Visual spatial reasoning items:

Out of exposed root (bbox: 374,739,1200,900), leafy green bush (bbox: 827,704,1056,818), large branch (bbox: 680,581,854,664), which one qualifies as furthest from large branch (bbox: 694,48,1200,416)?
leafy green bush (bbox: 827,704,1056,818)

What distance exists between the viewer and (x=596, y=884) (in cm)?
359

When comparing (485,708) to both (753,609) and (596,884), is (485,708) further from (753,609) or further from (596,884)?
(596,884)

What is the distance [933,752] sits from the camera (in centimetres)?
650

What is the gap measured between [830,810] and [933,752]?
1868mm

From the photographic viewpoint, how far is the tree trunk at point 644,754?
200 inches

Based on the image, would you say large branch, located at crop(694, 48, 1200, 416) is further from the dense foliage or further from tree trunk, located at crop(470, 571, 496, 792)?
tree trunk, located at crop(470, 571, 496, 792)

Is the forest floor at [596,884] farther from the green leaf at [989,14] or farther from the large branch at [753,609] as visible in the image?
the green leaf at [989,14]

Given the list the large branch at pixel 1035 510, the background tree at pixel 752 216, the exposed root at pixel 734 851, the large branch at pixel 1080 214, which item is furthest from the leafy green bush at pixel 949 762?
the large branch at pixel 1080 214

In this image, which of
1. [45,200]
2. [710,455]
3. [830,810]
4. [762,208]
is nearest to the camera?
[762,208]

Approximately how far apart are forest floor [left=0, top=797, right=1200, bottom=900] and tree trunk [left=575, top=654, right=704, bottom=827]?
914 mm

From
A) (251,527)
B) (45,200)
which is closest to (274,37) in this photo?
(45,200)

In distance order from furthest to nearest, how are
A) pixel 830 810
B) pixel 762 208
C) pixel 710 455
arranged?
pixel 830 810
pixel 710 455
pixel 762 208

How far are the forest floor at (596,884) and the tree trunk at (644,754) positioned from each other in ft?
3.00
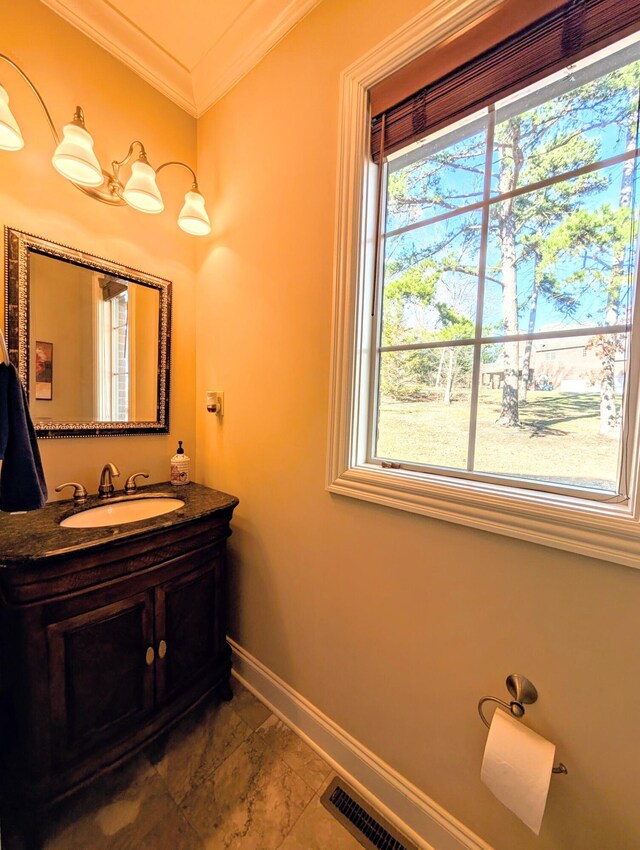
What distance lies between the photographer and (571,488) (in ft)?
2.43

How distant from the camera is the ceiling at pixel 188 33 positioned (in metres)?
1.13

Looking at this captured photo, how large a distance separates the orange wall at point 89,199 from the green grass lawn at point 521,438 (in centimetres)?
111

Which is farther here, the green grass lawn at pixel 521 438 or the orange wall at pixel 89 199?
the orange wall at pixel 89 199

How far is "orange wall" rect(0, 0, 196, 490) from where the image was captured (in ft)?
3.48

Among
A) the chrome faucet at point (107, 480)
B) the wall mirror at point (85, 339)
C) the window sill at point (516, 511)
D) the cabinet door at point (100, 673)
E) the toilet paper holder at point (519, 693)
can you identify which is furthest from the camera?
the chrome faucet at point (107, 480)

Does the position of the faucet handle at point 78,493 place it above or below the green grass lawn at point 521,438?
below

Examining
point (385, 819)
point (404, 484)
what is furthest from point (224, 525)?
point (385, 819)

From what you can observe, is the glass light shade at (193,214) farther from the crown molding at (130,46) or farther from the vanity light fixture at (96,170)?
the crown molding at (130,46)

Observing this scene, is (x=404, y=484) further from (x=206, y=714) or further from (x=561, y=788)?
(x=206, y=714)

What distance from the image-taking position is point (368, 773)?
1006mm

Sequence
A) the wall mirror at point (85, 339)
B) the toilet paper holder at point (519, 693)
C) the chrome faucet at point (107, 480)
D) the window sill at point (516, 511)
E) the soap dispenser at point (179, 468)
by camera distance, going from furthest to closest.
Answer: the soap dispenser at point (179, 468)
the chrome faucet at point (107, 480)
the wall mirror at point (85, 339)
the toilet paper holder at point (519, 693)
the window sill at point (516, 511)

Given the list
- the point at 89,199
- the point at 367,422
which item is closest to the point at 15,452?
the point at 367,422

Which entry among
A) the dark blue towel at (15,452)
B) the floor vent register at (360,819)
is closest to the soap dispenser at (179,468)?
the dark blue towel at (15,452)

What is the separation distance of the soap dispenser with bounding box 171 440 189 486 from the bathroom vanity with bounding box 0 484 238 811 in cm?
34
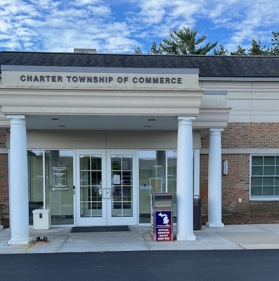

Exercise instructions: Which lines of the records above contain the word "centimetres"? Extract each of those lines in full.

Solution to this problem:
What is the distance [933,752] sits from the camera (in centimetres)?
Looking at this captured photo, how large a distance separates the orange wall at point 89,199 from the green grass lawn at point 521,438 (in centimetres)?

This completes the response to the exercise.